'''
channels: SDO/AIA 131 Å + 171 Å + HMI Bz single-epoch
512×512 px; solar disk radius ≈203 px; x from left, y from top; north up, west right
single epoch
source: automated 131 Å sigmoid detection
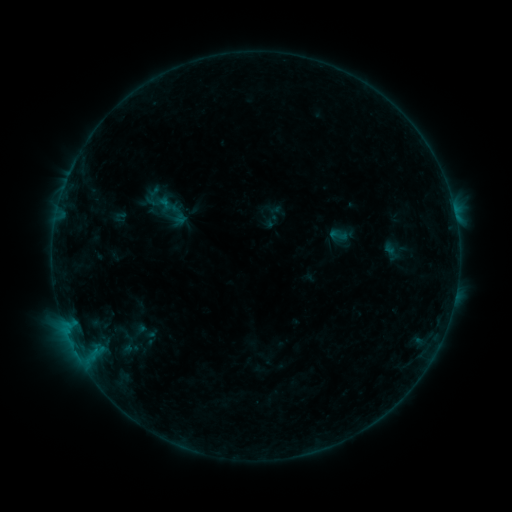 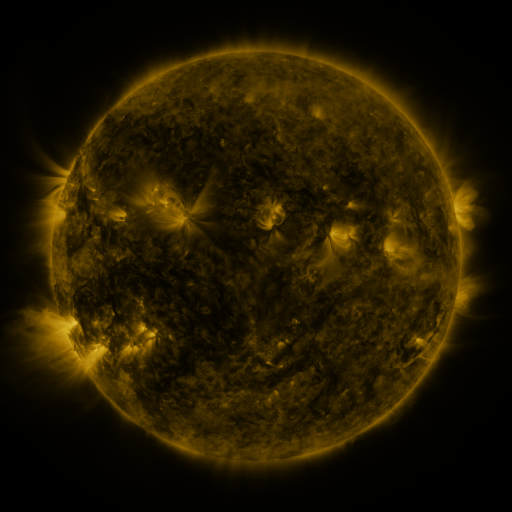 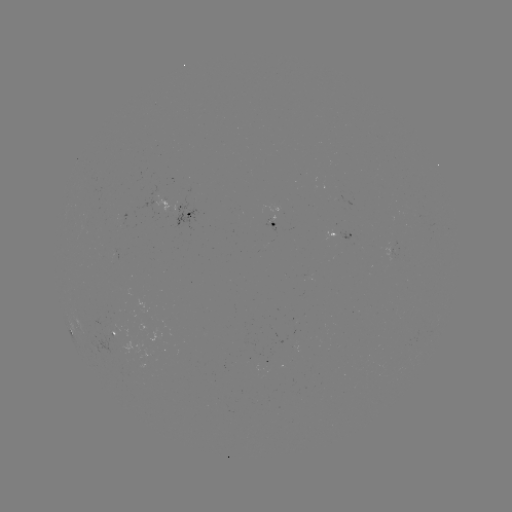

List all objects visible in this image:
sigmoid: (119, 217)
'''
Copy the records above word for word, leaving out the pictures.

channels: SDO/AIA 131 Å + 171 Å + HMI Bz single-epoch
512×512 px; solar disk radius ≈203 px; x from left, y from top; north up, west right
single epoch
source: automated 131 Å sigmoid detection

List all objects visible in this image:
sigmoid: (119, 217)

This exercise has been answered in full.